March 6, 2019 by David Gambrill, Editor-in-Chief
Wildfire may be among the most likely of major cat events to hit Canada over the next coming years. But is mitigation on anybody’s radar right now? Is the risk out of season, out of mind?
The potential for damage was huge last season. In Ontario, 1,028 wildfires burned as of last August, an 87% jump over the province’s average number of wildfires. And B.C. saw its largest wildfire season ever in 2018. More than 530 fires burned down 13,000 square kilometres of the province, beating a previous record set the year before.

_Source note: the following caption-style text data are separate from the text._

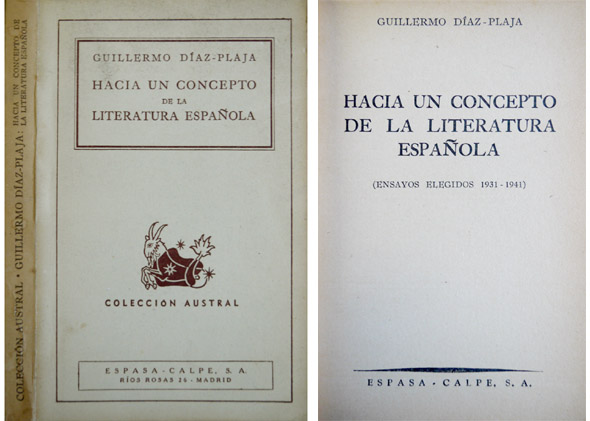 Hacia un concepto de la Literatura Española. Ensayos elegidos (1931-1941).
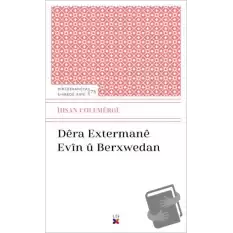 Dera Extermane Evin Ü Berxwedan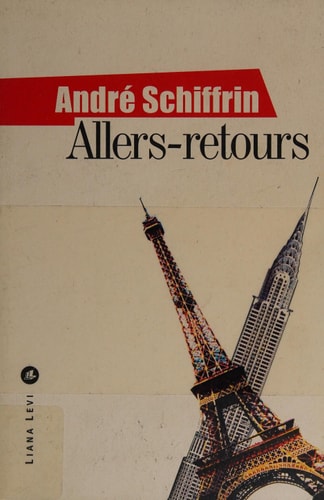 ALLERS RETOURS, de André Schiffrin (éditeur).) | portada del libro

And yet, by chance, because of where the fires burned last season, there were no major wildfire catastrophes. In B.C., about 25,000 residents were either evacuated or put on standby to evacuate; that’s about 40,000 fewer last year than in 2017.
Basically, Canadians – and insurers, by extension – got lucky. But as one reinsurer put it to me recently: “Luck is not a strategy.”
And so what remediation efforts have been undertaken recently to reduce the known risks associated with wildfires?
Certainly the risks have been well-publicized since a wildfire scorched Fort McMurray, Alta. in 2016. The Institute for Catastrophic Loss Reduction (ICLR) has identified a number of exposures associated with people developing communities in forested areas.
Preventing the ignition of embers that blow ahead of wildfires is key. As noted by the ICLR, this can be done in a variety of simple ways: install screening below wood decks to prevent embers from settling there; move wood piles and propane barbecues away from the residence; use non-wooden roofs (metal and asphalt shingle); and keep wood fences away from homes.
The thing is, who is coordinating these remediation efforts? Who’s responsible, ultimately, for everyone’s safety? Can we trust individual property owners to do the right thing? Are brokers asking the right questions? Are government agencies on top of it? Or do insurers have a role to play in how they price their policies?
This needs to get sorted out soon. As the death toll in California shows (not to mention the 10, 321 structures that burned up in the Camp Fire), the stakes for insurers and their policyholders are quite high.